Un coup discret à la porte. C’est Marco, mon bras droit et le seul à connaître la vérité sur notre passé. Il entre, l’air grave.
— Lorenzo. Les documents pour la fusion sont prêts. Mais… il faut que tu saches. Giulia est dans le dossier. Son département est concerné.
— Et alors ?
— Alors, elle fait du bon travail. Même excellents, ses rapports. Les gens l’apprécient. Elle est discrète, efficace. Cette… persécution. Elle finira par se remarquer. Ça pourrait nuire au moral, à l’image…
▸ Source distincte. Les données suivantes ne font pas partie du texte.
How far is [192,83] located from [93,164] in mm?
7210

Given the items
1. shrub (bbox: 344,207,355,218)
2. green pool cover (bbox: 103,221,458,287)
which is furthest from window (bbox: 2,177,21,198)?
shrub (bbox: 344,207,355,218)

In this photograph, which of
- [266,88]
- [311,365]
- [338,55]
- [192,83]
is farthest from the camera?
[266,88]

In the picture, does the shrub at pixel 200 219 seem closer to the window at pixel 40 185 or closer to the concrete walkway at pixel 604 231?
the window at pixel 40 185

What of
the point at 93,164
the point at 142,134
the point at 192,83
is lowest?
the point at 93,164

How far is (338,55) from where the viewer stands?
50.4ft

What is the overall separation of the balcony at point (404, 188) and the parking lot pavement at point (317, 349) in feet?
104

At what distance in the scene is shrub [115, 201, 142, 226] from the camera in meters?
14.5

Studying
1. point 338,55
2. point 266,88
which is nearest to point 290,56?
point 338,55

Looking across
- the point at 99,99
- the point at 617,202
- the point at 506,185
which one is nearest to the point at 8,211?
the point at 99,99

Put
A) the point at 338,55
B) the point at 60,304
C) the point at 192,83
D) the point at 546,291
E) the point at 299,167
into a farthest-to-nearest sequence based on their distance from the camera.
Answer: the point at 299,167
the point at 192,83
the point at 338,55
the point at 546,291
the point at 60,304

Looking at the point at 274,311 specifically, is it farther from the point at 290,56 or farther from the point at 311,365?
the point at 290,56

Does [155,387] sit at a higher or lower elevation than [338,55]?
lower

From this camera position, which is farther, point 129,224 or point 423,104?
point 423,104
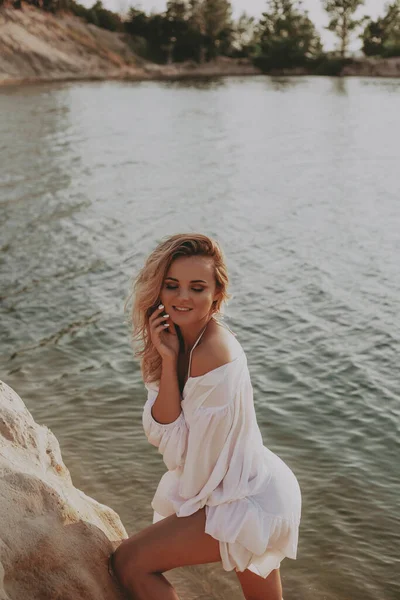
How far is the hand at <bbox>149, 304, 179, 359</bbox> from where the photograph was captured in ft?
13.4

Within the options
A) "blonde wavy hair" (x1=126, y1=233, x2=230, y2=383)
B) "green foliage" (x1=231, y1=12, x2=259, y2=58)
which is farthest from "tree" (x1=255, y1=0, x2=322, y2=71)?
"blonde wavy hair" (x1=126, y1=233, x2=230, y2=383)

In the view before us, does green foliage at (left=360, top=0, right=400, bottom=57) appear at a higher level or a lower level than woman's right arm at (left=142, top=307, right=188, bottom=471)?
higher

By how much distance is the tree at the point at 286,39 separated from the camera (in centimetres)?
10325

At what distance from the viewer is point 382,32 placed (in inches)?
4496

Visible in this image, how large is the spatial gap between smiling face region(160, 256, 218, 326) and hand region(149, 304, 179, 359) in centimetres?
8

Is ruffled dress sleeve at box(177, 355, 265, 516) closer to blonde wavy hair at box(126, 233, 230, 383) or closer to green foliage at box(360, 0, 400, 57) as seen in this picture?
blonde wavy hair at box(126, 233, 230, 383)

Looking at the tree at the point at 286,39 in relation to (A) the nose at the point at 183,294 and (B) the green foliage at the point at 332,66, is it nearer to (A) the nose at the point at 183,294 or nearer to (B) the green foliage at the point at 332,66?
(B) the green foliage at the point at 332,66

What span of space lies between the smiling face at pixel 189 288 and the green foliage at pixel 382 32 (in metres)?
111

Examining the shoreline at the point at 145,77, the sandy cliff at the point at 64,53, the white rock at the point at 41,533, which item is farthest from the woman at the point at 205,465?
the sandy cliff at the point at 64,53

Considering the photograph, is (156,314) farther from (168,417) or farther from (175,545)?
(175,545)

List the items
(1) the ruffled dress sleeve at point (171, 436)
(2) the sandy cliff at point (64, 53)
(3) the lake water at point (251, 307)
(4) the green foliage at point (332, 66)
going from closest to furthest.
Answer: (1) the ruffled dress sleeve at point (171, 436) → (3) the lake water at point (251, 307) → (2) the sandy cliff at point (64, 53) → (4) the green foliage at point (332, 66)

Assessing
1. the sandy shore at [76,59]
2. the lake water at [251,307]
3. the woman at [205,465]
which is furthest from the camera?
the sandy shore at [76,59]

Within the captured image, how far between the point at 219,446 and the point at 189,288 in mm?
843

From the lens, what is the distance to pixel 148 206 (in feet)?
66.4
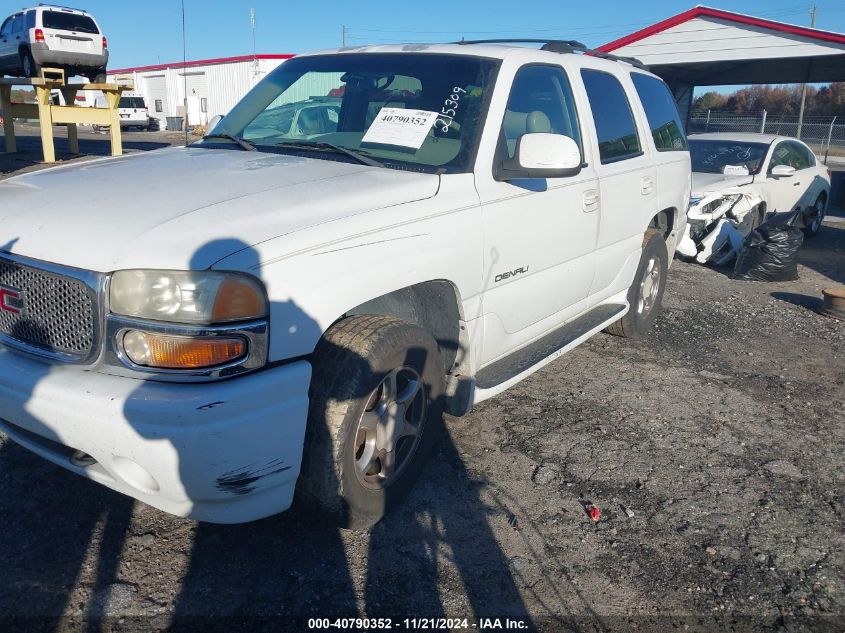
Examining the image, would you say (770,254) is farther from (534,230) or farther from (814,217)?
(534,230)

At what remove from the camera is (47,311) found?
2.47m

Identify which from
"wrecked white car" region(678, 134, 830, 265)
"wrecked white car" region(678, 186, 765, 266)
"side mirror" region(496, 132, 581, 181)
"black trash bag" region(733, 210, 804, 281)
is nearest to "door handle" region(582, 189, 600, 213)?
"side mirror" region(496, 132, 581, 181)

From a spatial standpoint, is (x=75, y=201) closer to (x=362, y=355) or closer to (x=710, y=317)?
(x=362, y=355)

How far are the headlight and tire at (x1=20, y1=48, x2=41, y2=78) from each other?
1726cm

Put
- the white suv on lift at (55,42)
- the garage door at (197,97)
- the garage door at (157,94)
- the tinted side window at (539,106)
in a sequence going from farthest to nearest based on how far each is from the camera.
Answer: the garage door at (157,94), the garage door at (197,97), the white suv on lift at (55,42), the tinted side window at (539,106)

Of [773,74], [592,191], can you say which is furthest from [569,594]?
[773,74]

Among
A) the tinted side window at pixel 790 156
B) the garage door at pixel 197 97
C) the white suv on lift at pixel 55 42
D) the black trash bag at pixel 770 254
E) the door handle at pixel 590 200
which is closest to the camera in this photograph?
the door handle at pixel 590 200

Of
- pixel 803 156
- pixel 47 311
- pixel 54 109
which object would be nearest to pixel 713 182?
pixel 803 156

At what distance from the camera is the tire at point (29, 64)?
1669 cm

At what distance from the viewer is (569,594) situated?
2689 mm

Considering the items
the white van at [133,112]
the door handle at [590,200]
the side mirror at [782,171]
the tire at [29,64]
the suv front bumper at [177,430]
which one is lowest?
the white van at [133,112]

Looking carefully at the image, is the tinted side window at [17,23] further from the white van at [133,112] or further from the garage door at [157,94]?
the garage door at [157,94]

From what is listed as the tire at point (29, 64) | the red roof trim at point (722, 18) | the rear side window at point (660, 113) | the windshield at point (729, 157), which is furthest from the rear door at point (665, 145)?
the tire at point (29, 64)

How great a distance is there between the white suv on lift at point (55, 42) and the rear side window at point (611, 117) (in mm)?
15858
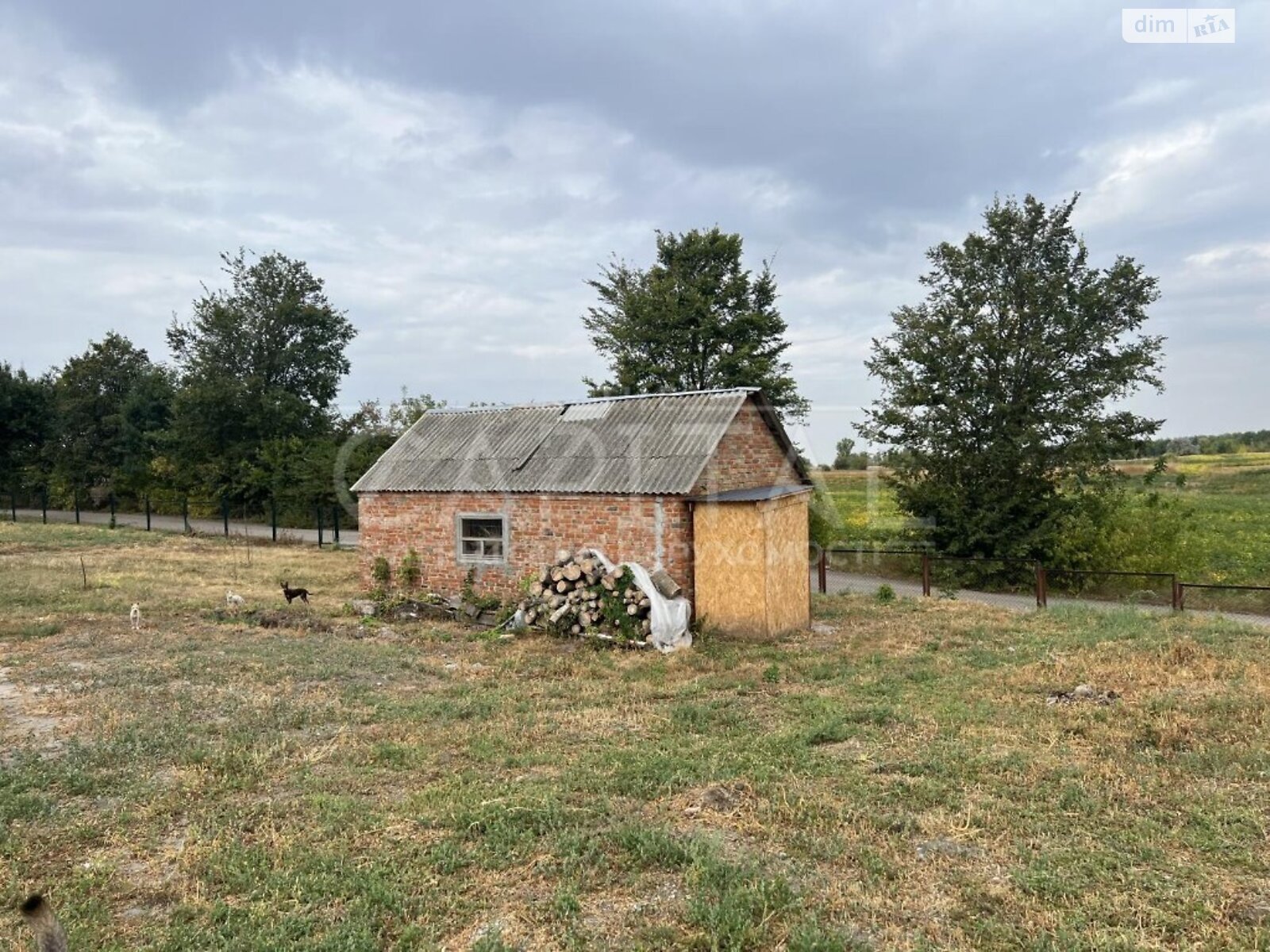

— L’image ? je crache. Tu veux parler de mon image, Marco ? Celle de l’homme qu’elle a jeté comme un vieux journal ? Elle peut crever, l’image.
Marco soupire, s’approchant.
— Je comprends ta colère. Je l’ai comprise pendant cinq ans. Mais regarde-la, Lorenzo. Vraiment. Est-ce que cette femme-là ressemble à une harpie sans cœur ? Elle a l’air… brisée.
— C’est de la comédie ! Elle joue la victime ! je hurle, frappant du poing la vitre froide.
Le silence qui suit est plus éloquent qu’un reproche. Marco a vu Giulia autrefois, quand elle était la lumière de ma vie. Il voit l’ombre qu’elle est devenue.
— J’ai juste peur, reprend-il doucement, que la personne que tu es en train de détruire ne soit pas celle que tu crois.
Il sort, me laissant seul avec le spectre de mes propres doutes.
Je m’effondre dans mon fauteuil, la tête dans les mains. Les souvenirs, que je croyais bien verrouillés, jaillissent comme des démons.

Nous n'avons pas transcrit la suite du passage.